- INSTRUCTIONS FOR THE TASK -
Leaving out every picture, please repeat exactly the line that contains "Sunset on the" and each line after it through the final line below.

++++++++

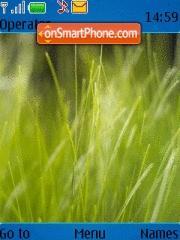 Fresh Grass Vista es el tema de pantalla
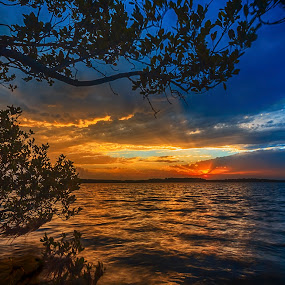Sunset on the Shoalhaven by Andy Hutchinson - Landscapes Sunsets & Sunrises ( sunset, river )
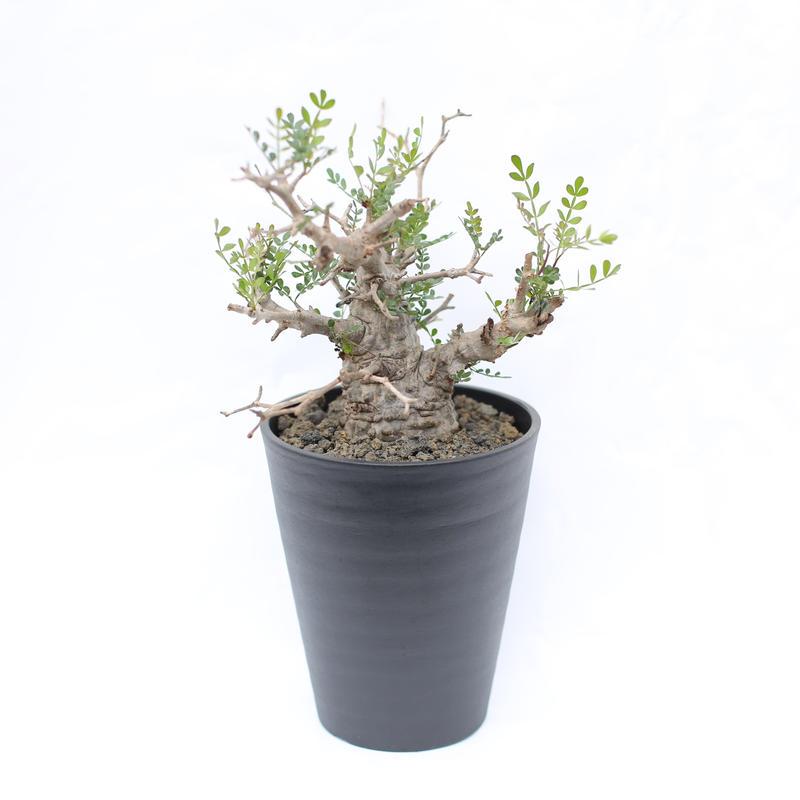 オペルクリカリア パキプス  no.10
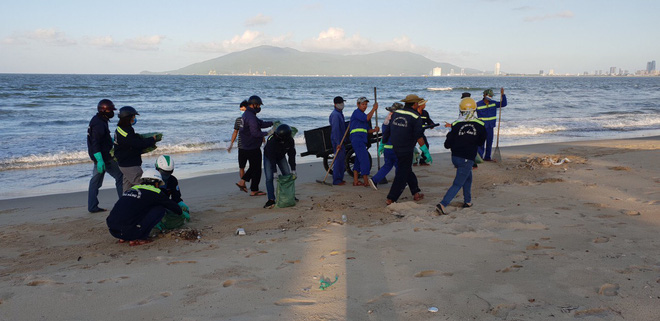 Cá chết trắng chưa rõ nguyên nhân dọc bờ biển Đà Nẵng - Ảnh 6.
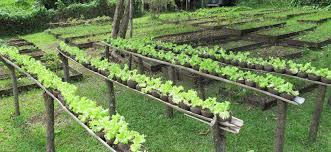 Organic Kitchen Gardening The Organic Farm Matava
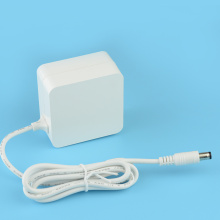 12V 2A Foldable US Plug Mini Power Adapter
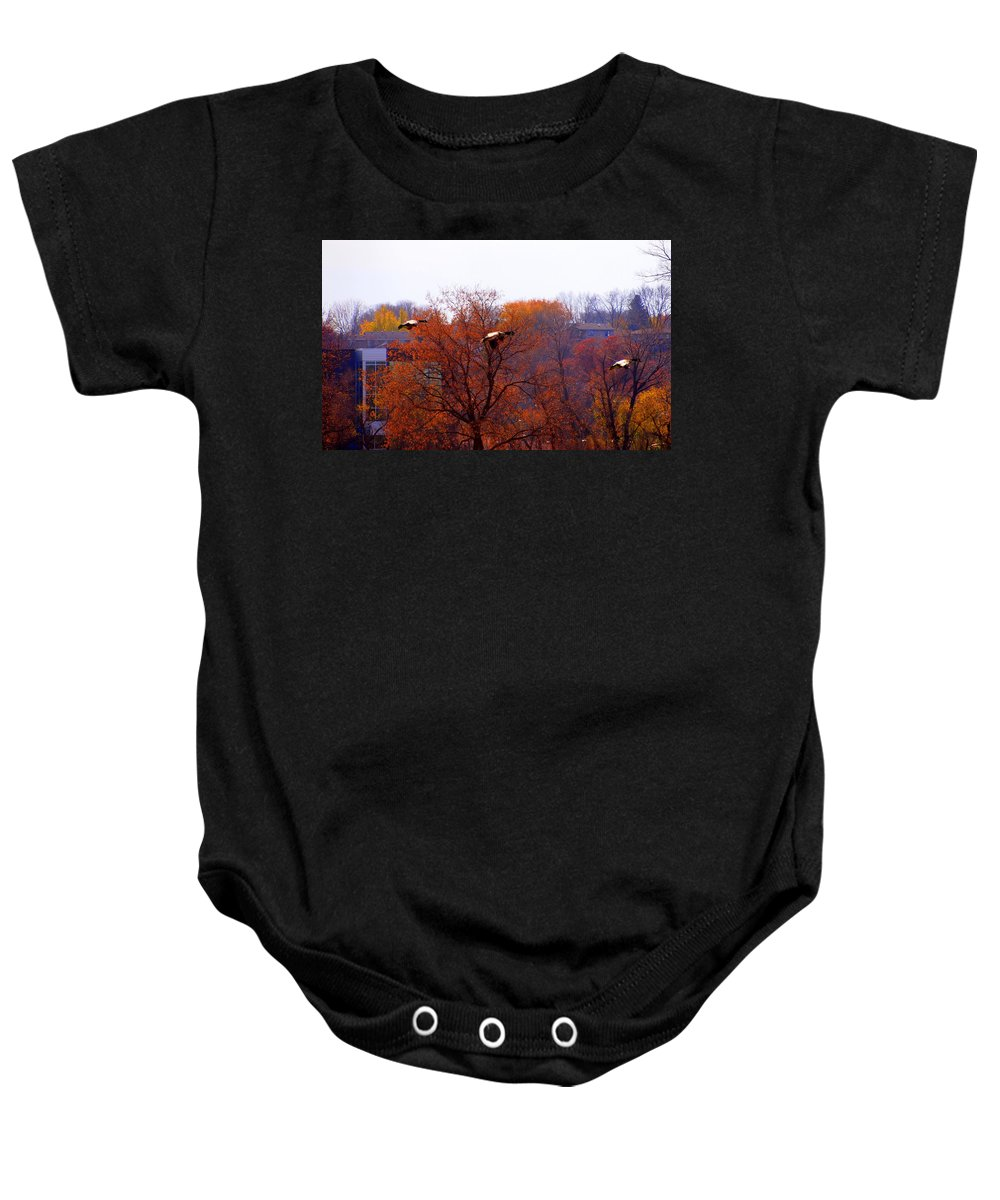 Geese Baby Onesie featuring the photograph Fall Landing by Eric Wait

++++++++

- YOUR RESPONSE -
Sunset on the Shoalhaven by Andy Hutchinson - Landscapes Sunsets & Sunrises ( sunset, river )
 オペルクリカリア パキプス  no.10
 Cá chết trắng chưa rõ nguyên nhân dọc bờ biển Đà Nẵng - Ảnh 6.
 Organic Kitchen Gardening The Organic Farm Matava
 12V 2A Foldable US Plug Mini Power Adapter
 Geese Baby Onesie featuring the photograph Fall Landing by Eric Wait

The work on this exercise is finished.